页面:
----

Object Instance 类型的标注格式

1，整体JSON文件格式

比如instances_train2017.json、instances_val2017.json这两个文件就是这种格式。

Object Instance这种格式的文件从头至尾按照顺序分为这几个模块

{
    "info": info,
    "licenses": [license],
    "images": [image],
    "annotations": [annotation],
    "categories": [category]
}

下面介绍一下这个字典所包含的信息

images数组元素的数量等同于划入训练集（或者测试集）的图片的数量；

annotations数组元素的数量等同于训练集（或者测试集）中bounding box的数量；

categories数组元素的数量为80（2017年）；

>>> ann_train_file='annotations/instances_train2017.json'
>>> coco_train = COCO(ann_train_file)
loading annotations into memory...
Done (t=19.30s)
creating index...
index created!
 
>>> len(coco_train.dataset['categories'])
80
>>> len(coco_train.dataset['images'])
118287
>>> len(coco_train.dataset['annotations'])

----

所给资料:
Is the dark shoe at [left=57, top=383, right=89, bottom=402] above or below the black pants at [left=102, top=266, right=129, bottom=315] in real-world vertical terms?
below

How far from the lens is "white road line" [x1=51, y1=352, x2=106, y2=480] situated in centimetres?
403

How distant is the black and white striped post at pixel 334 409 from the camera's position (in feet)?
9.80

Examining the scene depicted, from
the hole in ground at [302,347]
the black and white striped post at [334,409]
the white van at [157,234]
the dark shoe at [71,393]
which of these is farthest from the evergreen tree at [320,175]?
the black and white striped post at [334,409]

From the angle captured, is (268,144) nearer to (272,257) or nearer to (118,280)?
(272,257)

----

任务说明: 接着介绍 Object Instance 标注格式的页面最后一行往下续写。

练习作答:
860001

info 字段：数据集介绍说明

info: {
    "year": int,
    "version": str,
    "description": str,
    "contributor": str,
    "url": str,
    "date_created": datetime,
}

images：图片的信息，包括图像名称、图像大小，来源等。

{
	"license":3,
	"file_name":"COCO_val2014_000000391895.jpg",
	"coco_url":"http://mscoco.org/images/391895",
	"height":360,"width":640,"date_captured":"2013-11-14 11:18:45",
	"flickr_url":"http://farm9.staticflickr.com/8186/8119368305_4e622c8349_z.jpg",
	"id":391895
},

annotations：目标的一些标签信息。

annotation{
    "id": int,    
    "image_id": int,
    "category_id": int,
    "segmentation": RLE or [polygon],
    "area": float,
    "bbox": [x,y,width,height],
    "iscrowd": 0 or 1,
}


categories：一个包含多个category实例的数组，而category结构体描述如下：

{
    "id": int,
    "name": str,
    "supercategory": str,
}

3. LabelImg convert to COCO

import os
import json
import numpy as np
import glob
import shutil
from sklearn.model_selection import train_test_split
np.random.seed(41)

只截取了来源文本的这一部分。